TASK DIRECTIONS
Line by line, restate the material word for word, omitting any image.

RECORD EXCERPTS
============

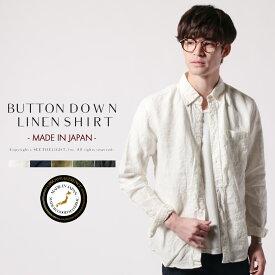 リネンシャツ メンズ シャツ メンズファッション 日本製 Herdmans ハードマンズ リネン ボタンダウン ロングスリーブ シャツ Upscape Audience アップスケープオーディエンス aud1996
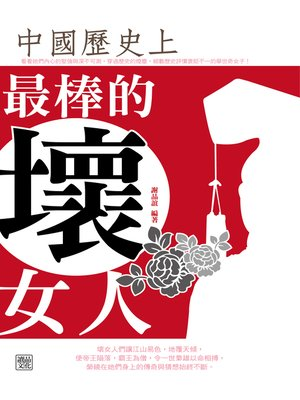 cover image of 中國歷史上最棒的壞女人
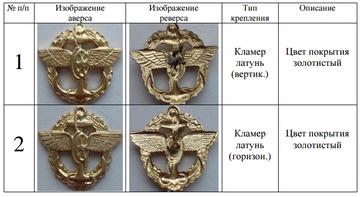 http://forumupload.ru/uploads/000b/27/15/2976/t64799.png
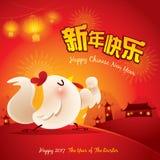 Счастливый Новый Год! Год петуха Китайский Новый Год 2017 Стоковые Изображения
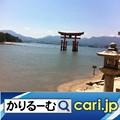 Photos: 神社本庁と神社庁 全国8万社の神社を傘下に置く宗教法人とは?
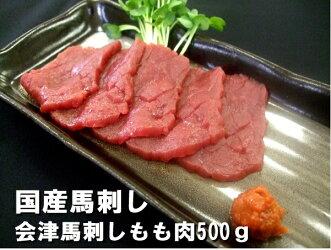会津馬刺しもも500g/タレ5P送料無料【あす楽対応】etc/売れ筋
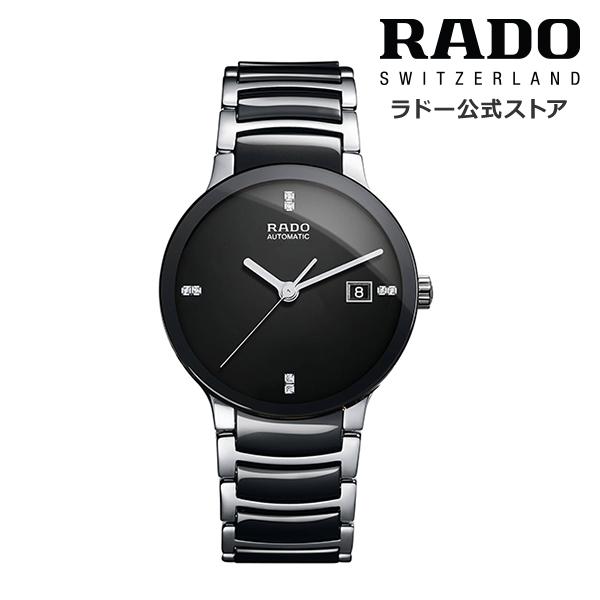 【公式/送料無料】RADO ラドー メンズ CENTRIX AUTOMATIC セントリックス オートマティック R30941702 自動巻き 機械式 ムーブメント ステンレススティール ブレスレット ダイヤモンド ロングパワーリザーブ 最大80時間 腕時計 スイス オフィシャル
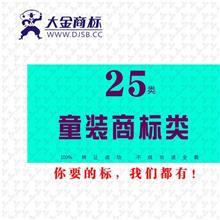 25类童装商标转让 图形商标 服装商标交易 鞋帽袜子商标买卖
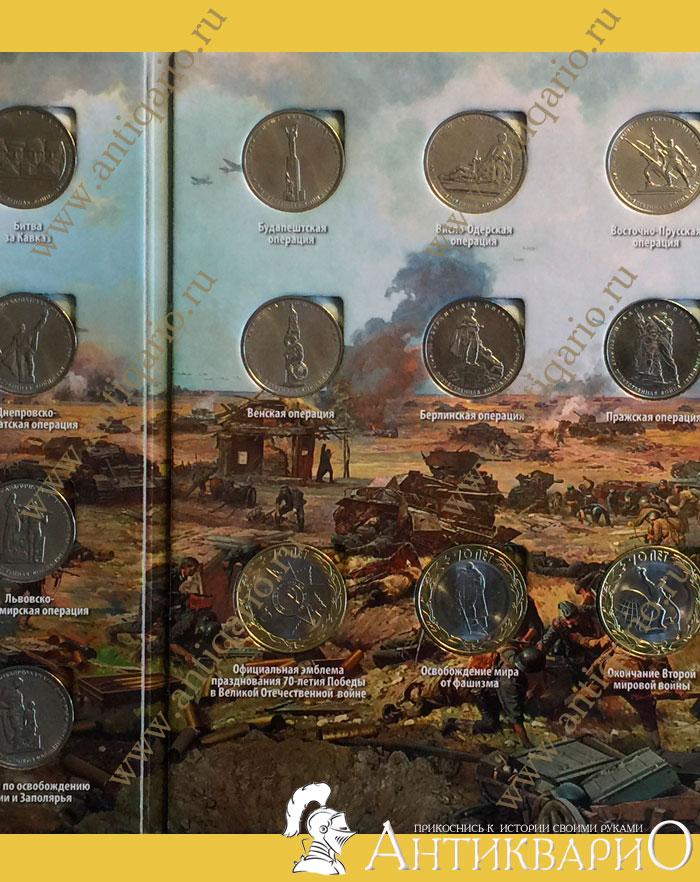 Альбом памятные монеты посвященные 70 летию победы монета 1 копейка 1840 года цена
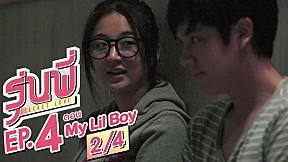 รุ่นพี่ Secret Love ตอน My Lil Boy | EP.4 [2\/4]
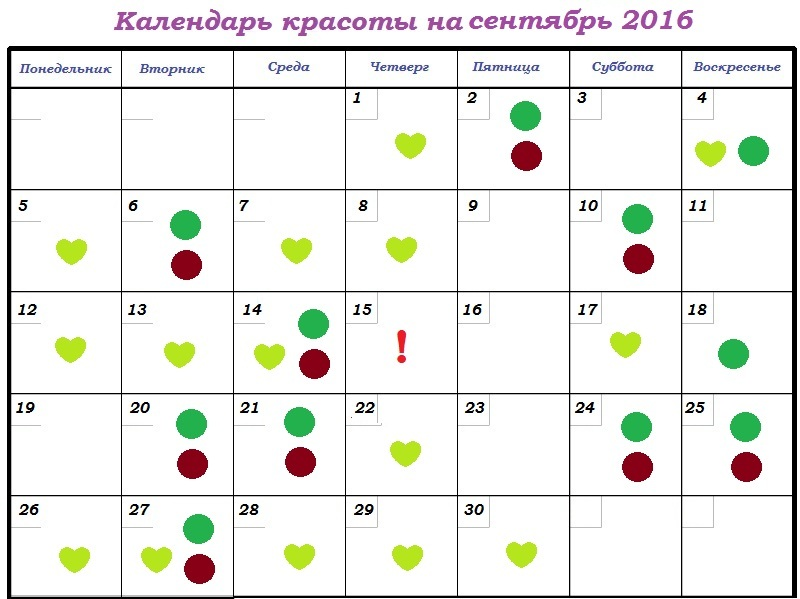 термобелье фирмы 14 декабря лунный день кплендаря ТермобельеДРУГИЕ СТАТЬИ ЭТОЙ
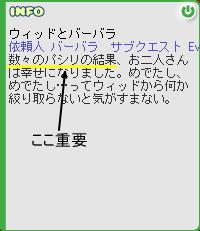 c0003333_1826775.jpg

============

EXERCISE SOLUTION
 リネンシャツ メンズ シャツ メンズファッション 日本製 Herdmans ハードマンズ リネン ボタンダウン ロングスリーブ シャツ Upscape Audience アップスケープオーディエンス aud1996
 cover image of 中國歷史上最棒的壞女人
 http://forumupload.ru/uploads/000b/27/15/2976/t64799.png
 Счастливый Новый Год! Год петуха Китайский Новый Год 2017 Стоковые Изображения
 Photos: 神社本庁と神社庁 全国8万社の神社を傘下に置く宗教法人とは?
会津馬刺しもも500g/タレ5P送料無料【あす楽対応】etc/売れ筋
 【公式/送料無料】RADO ラドー メンズ CENTRIX AUTOMATIC セントリックス オートマティック R30941702 自動巻き 機械式 ムーブメント ステンレススティール ブレスレット ダイヤモンド ロングパワーリザーブ 最大80時間 腕時計 スイス オフィシャル
 25类童装商标转让 图形商标 服装商标交易 鞋帽袜子商标买卖
 Альбом памятные монеты посвященные 70 летию победы монета 1 копейка 1840 года цена
 รุ่นพี่ Secret Love ตอน My Lil Boy | EP.4 [2\/4]
 термобелье фирмы 14 декабря лунный день кплендаря ТермобельеДРУГИЕ СТАТЬИ ЭТОЙ
 c0003333_1826775.jpg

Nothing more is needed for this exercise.